ENCINITAS — A proposed edible fruit tree grove in Glen Park dedicated to recently retired Councilwoman Teresa Barth received preliminary approval from the Encinitas City Council Wednesday night.

The City Council voted 3-2 in favor of approving the plans for the edible trees in the park, as well as opening the door for other community groups to propose fruit trees in public right of way.

The Glen Park project will serve as a pilot project to gauge the viability of fruit trees in city parks and rights of way. Edible plants and trees are not currently among the list of plants the city allows on public property.

While the council signaled unanimous support for the project at Glen Park, which is being done through a partnership between the city, Healthy Day Partners and Cardiff 101 MainStreet Association, the council split on allowing other projects to move forward.

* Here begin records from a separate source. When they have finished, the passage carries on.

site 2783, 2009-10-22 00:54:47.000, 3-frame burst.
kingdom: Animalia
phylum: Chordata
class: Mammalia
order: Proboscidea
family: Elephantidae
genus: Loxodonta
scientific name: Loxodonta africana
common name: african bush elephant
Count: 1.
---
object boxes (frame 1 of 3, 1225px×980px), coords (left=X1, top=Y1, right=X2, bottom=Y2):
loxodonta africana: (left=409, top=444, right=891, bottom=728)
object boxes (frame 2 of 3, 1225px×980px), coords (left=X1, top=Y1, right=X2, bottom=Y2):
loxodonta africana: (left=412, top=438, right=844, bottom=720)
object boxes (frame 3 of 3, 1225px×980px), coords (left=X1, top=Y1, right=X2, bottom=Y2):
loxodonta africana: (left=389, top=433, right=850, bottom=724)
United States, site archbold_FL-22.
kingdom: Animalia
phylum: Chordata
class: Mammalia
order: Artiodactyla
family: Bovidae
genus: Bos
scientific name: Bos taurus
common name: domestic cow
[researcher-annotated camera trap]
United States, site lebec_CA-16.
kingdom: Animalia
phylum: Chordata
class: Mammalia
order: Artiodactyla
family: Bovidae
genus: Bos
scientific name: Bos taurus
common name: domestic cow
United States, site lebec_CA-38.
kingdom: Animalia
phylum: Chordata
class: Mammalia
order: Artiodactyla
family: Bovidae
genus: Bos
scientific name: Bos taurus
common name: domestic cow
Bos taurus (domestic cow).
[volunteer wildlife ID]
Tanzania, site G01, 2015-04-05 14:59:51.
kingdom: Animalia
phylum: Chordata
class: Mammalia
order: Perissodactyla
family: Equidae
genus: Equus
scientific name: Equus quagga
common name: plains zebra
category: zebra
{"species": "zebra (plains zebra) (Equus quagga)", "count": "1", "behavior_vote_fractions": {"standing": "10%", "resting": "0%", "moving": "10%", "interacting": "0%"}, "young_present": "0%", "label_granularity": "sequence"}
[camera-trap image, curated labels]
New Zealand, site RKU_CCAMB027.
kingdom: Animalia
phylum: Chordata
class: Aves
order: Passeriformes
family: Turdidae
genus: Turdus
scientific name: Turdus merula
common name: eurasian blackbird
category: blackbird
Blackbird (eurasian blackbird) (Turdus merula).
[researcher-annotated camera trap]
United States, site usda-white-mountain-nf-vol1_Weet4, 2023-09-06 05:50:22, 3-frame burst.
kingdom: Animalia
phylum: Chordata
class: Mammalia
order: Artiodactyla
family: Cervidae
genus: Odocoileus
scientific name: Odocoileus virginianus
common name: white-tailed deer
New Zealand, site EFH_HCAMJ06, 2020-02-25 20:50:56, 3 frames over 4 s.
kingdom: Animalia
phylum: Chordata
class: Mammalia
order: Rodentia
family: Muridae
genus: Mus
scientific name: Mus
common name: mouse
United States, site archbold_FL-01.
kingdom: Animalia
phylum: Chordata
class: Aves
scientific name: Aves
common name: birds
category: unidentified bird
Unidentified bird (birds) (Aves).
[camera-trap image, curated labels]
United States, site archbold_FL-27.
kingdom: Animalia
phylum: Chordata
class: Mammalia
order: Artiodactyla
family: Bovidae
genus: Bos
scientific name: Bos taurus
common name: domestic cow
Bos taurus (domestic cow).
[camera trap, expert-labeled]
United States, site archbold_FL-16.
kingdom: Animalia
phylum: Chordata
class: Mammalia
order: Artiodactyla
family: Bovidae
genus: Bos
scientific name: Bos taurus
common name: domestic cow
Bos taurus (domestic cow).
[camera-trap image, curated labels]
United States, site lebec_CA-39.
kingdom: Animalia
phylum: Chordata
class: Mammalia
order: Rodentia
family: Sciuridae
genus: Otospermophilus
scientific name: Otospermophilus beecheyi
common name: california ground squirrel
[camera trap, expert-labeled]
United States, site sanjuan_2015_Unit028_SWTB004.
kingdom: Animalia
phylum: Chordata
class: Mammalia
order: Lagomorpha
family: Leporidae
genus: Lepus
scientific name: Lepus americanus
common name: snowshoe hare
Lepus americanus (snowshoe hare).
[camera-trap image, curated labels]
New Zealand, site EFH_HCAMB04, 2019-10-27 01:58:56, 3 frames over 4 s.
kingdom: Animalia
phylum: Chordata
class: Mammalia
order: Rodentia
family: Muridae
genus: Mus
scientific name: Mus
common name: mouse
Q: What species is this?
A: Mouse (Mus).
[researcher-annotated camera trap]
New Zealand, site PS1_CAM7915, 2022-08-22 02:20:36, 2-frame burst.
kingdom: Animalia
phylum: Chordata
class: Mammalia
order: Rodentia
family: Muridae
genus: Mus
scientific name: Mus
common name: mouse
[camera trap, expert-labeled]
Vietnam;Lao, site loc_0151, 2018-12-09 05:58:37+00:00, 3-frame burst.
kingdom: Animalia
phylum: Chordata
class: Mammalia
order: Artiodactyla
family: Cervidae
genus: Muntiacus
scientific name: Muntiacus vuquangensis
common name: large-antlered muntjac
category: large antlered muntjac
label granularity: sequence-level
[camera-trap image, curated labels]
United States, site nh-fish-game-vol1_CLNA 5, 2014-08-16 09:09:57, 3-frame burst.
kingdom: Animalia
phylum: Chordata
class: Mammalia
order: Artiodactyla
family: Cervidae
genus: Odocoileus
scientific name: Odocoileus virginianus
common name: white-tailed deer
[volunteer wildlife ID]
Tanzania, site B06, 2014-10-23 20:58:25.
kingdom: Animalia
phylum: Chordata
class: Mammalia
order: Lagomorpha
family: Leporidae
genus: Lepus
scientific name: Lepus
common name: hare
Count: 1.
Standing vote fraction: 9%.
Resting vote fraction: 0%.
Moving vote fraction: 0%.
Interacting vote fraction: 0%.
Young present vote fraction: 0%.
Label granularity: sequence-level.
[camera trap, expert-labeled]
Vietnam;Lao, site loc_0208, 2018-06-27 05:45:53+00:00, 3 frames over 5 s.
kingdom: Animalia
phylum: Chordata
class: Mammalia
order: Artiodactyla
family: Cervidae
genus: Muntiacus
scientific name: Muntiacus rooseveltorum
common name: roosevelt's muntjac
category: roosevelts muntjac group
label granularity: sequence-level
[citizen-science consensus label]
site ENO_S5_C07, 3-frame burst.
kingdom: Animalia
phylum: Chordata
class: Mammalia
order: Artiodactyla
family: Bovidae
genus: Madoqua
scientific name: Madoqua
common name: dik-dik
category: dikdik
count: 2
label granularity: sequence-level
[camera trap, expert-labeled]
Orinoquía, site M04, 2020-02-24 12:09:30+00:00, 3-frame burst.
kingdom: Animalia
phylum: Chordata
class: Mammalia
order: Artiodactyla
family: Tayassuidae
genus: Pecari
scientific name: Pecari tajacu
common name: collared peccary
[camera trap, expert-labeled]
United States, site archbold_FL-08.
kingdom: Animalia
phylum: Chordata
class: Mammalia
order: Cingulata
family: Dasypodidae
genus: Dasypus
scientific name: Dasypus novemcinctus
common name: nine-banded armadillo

Deputy Mayor Catherine Blakespear and council members Lisa Shaffer and Tony Kranz voted in support of the change, which they said was more reflective of a culture change in the city rather than opening the floodgates for proposals.

“This is more about saying that these trees are allowable, which currently they aren’t,” Kranz said.

Mayor Kristin Gaspar and Councilman Mark Muir, who voted against the motion, said they wanted to see the results of the Glen Park project to determine if planting fruit trees on city property would add any additional costs to the city budget, such as for maintenance.

“I absolutely support the pilot project and wish it well,” Gaspar said. “But my philosophy is to get it right, not rushed.”

A group of residents — including the entire council — unveiled the proposed tribute to Barth at her farewell in December.

Shaffer said she envisions the grove of trees will serve a number of functions, including providing a food source for needy residents as well as for passersby in need of a quick snack.

The project also calls for drought-tolerant landscaping to be planted around the tree grove. Healthy Day Partners Co-President Mim Michelove said the groups proposing the grove have done months of research and pre-planning to come up with a list of plants and edibles that are appropriate for the Encinitas climate as well as those that are easier to maintain.

A council subcommittee composed of Kranz and Shaffer have for several months reviewed the city’s tree policies and were prepared to release several proposals for changes on how the city catalogues and maintains its trees. The council, at the subcommittee’s request, delayed that discussion until the city hires a permanent city manager.